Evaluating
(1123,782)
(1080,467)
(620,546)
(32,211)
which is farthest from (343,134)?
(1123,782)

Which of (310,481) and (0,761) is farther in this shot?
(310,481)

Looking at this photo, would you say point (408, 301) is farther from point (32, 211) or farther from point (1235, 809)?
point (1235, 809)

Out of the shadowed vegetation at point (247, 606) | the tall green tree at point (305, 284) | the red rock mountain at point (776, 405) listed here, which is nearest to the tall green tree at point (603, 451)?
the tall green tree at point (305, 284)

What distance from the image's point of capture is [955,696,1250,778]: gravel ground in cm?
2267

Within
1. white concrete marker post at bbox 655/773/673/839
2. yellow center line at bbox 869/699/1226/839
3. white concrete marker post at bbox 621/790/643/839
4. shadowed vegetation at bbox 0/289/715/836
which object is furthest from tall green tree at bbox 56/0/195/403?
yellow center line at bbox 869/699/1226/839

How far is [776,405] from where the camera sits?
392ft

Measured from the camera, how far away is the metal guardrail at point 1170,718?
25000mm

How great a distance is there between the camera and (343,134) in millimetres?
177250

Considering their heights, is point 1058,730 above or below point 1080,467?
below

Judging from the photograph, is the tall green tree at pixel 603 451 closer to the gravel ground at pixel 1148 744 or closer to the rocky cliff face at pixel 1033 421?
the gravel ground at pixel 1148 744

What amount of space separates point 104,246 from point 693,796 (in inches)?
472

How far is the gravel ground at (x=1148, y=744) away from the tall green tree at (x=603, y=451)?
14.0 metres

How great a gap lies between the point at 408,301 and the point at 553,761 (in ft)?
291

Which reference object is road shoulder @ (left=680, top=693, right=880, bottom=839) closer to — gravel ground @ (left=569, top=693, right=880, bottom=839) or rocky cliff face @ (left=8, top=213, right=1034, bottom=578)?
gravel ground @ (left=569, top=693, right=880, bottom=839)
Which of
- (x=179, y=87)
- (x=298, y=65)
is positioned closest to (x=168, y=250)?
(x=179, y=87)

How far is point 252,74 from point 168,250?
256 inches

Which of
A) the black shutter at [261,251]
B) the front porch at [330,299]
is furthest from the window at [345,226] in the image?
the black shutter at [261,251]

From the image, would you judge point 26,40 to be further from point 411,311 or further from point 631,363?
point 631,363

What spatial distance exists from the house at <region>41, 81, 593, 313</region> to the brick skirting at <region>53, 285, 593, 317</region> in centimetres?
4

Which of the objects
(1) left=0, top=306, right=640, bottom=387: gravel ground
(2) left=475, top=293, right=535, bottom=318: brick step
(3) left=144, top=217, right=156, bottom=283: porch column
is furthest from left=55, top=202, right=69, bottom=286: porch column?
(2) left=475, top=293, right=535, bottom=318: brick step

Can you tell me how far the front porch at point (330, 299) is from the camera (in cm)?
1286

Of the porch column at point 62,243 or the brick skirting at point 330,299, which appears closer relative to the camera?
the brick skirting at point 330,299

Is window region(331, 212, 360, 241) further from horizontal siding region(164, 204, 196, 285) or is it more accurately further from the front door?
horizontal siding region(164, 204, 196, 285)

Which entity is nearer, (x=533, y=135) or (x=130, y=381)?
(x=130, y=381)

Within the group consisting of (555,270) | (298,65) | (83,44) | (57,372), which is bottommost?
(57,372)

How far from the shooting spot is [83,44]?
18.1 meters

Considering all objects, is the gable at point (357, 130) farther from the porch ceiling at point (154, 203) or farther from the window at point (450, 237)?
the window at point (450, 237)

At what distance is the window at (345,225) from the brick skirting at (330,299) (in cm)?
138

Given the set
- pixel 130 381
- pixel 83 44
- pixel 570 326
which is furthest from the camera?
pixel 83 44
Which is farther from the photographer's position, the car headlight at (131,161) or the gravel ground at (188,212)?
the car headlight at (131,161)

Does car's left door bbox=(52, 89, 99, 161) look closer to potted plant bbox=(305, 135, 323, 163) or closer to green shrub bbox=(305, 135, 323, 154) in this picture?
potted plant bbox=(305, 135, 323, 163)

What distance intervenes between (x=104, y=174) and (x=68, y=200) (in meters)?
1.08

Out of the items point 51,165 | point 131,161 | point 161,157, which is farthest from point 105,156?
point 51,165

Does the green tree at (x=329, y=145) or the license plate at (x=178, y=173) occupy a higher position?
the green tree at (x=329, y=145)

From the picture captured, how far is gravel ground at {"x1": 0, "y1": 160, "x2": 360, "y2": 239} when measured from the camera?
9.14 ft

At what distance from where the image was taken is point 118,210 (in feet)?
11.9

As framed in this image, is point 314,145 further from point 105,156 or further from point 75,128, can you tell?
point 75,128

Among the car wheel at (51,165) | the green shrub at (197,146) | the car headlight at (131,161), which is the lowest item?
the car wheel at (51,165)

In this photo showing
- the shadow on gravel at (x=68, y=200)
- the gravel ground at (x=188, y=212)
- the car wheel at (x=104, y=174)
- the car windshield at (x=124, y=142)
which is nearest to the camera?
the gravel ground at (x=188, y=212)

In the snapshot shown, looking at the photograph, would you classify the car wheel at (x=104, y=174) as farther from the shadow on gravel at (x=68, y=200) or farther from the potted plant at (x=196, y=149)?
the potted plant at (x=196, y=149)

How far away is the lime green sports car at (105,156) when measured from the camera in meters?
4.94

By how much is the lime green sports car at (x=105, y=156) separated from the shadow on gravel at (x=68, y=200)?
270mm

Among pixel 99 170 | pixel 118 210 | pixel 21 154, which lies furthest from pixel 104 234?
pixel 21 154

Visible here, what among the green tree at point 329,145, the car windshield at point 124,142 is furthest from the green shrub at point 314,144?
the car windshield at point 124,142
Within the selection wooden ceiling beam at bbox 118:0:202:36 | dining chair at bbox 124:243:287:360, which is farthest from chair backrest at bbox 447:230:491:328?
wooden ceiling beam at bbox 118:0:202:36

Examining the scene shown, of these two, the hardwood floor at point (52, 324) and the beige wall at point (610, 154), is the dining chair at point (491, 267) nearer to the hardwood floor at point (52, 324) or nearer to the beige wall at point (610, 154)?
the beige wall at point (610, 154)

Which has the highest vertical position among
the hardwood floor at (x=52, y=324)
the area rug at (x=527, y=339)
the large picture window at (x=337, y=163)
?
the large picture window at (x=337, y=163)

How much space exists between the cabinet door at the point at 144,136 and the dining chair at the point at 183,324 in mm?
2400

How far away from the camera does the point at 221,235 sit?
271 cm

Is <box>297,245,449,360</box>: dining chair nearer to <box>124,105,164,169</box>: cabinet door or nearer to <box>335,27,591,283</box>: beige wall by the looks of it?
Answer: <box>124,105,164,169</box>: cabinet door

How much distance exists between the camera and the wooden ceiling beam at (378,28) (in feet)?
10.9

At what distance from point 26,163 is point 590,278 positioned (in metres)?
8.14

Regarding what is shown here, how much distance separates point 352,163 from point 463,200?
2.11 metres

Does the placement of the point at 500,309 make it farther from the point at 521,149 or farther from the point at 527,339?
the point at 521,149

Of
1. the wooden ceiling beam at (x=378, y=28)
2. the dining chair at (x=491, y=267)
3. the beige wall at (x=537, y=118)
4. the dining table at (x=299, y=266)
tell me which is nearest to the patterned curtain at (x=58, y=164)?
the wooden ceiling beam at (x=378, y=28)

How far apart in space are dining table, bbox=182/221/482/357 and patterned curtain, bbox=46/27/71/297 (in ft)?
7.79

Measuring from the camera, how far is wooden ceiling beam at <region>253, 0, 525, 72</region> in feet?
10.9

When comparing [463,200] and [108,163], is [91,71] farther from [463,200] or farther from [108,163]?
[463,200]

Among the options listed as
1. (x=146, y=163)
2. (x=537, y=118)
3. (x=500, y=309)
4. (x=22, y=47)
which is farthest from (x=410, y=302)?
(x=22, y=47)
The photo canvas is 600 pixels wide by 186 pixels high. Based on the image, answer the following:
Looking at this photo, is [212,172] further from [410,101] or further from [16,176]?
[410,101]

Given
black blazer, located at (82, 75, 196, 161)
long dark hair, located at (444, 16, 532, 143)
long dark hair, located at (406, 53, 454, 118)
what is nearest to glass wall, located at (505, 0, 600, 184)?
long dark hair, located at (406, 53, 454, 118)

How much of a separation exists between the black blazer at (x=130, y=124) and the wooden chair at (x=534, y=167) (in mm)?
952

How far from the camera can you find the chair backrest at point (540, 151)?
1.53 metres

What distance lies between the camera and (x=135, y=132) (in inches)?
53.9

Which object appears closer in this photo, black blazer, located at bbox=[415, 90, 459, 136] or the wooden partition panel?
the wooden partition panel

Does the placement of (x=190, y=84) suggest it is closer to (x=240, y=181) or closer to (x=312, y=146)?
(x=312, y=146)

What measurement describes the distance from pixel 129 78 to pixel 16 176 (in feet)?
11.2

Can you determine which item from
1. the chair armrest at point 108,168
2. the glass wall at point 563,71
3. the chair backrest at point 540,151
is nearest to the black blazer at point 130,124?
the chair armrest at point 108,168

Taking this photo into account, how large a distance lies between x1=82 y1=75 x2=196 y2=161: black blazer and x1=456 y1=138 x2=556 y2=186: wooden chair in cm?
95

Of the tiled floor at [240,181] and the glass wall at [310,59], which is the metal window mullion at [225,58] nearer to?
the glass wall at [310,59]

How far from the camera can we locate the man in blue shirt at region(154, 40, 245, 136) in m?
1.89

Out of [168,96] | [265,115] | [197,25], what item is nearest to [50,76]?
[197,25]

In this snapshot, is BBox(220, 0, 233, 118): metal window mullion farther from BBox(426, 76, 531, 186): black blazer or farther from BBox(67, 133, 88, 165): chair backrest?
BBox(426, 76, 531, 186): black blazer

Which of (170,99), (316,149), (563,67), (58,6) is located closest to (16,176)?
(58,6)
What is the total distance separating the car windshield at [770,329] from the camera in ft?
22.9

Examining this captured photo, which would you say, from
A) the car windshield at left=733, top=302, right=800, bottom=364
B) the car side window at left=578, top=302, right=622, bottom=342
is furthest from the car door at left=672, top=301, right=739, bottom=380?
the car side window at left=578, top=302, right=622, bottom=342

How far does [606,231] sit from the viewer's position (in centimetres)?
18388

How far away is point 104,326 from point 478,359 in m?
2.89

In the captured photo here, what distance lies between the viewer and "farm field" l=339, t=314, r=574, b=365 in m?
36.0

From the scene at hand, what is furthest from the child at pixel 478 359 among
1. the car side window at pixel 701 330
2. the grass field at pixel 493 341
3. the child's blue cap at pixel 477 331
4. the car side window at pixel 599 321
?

■ **Exercise aim**
Rewrite only the part of the records that opens with the line containing "How much of" and closes with the line containing "1.53 metres", both included. Keep every line as it stands, but shift each distance given in the answers up by 128.

■ **Solution to this task**
How much of a separation exists between the black blazer at (x=130, y=124) and the wooden chair at (x=534, y=167) (in mm)?
1080

How far from the camera can you find the chair backrest at point (540, 151)?
129.53 metres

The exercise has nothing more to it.